┌──
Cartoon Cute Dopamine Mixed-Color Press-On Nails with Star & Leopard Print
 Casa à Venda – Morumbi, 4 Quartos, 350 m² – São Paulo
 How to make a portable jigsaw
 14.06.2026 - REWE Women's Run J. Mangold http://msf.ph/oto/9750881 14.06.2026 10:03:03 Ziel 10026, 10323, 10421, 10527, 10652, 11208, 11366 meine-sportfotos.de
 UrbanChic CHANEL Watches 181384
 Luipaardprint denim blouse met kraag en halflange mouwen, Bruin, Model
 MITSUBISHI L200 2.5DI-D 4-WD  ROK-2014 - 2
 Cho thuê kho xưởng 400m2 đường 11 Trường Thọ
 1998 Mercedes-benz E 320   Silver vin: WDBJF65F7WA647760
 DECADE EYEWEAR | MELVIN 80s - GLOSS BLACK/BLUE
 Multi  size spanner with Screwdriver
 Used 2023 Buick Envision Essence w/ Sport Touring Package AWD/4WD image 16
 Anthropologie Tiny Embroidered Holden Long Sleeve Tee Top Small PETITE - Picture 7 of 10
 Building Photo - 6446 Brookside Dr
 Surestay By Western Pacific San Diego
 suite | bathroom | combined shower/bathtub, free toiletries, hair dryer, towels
└──
About this exercise — Please repeat the 16 rows above word for word, each on its own line and in the same order.

Task result —
Cartoon Cute Dopamine Mixed-Color Press-On Nails with Star & Leopard Print
 Casa à Venda – Morumbi, 4 Quartos, 350 m² – São Paulo
 How to make a portable jigsaw
 14.06.2026 - REWE Women's Run J. Mangold http://msf.ph/oto/9750881 14.06.2026 10:03:03 Ziel 10026, 10323, 10421, 10527, 10652, 11208, 11366 meine-sportfotos.de
 UrbanChic CHANEL Watches 181384
 Luipaardprint denim blouse met kraag en halflange mouwen, Bruin, Model
 MITSUBISHI L200 2.5DI-D 4-WD  ROK-2014 - 2
 Cho thuê kho xưởng 400m2 đường 11 Trường Thọ
 1998 Mercedes-benz E 320   Silver vin: WDBJF65F7WA647760
 DECADE EYEWEAR | MELVIN 80s - GLOSS BLACK/BLUE
 Multi  size spanner with Screwdriver
 Used 2023 Buick Envision Essence w/ Sport Touring Package AWD/4WD image 16
 Anthropologie Tiny Embroidered Holden Long Sleeve Tee Top Small PETITE - Picture 7 of 10
 Building Photo - 6446 Brookside Dr
 Surestay By Western Pacific San Diego
 suite | bathroom | combined shower/bathtub, free toiletries, hair dryer, towels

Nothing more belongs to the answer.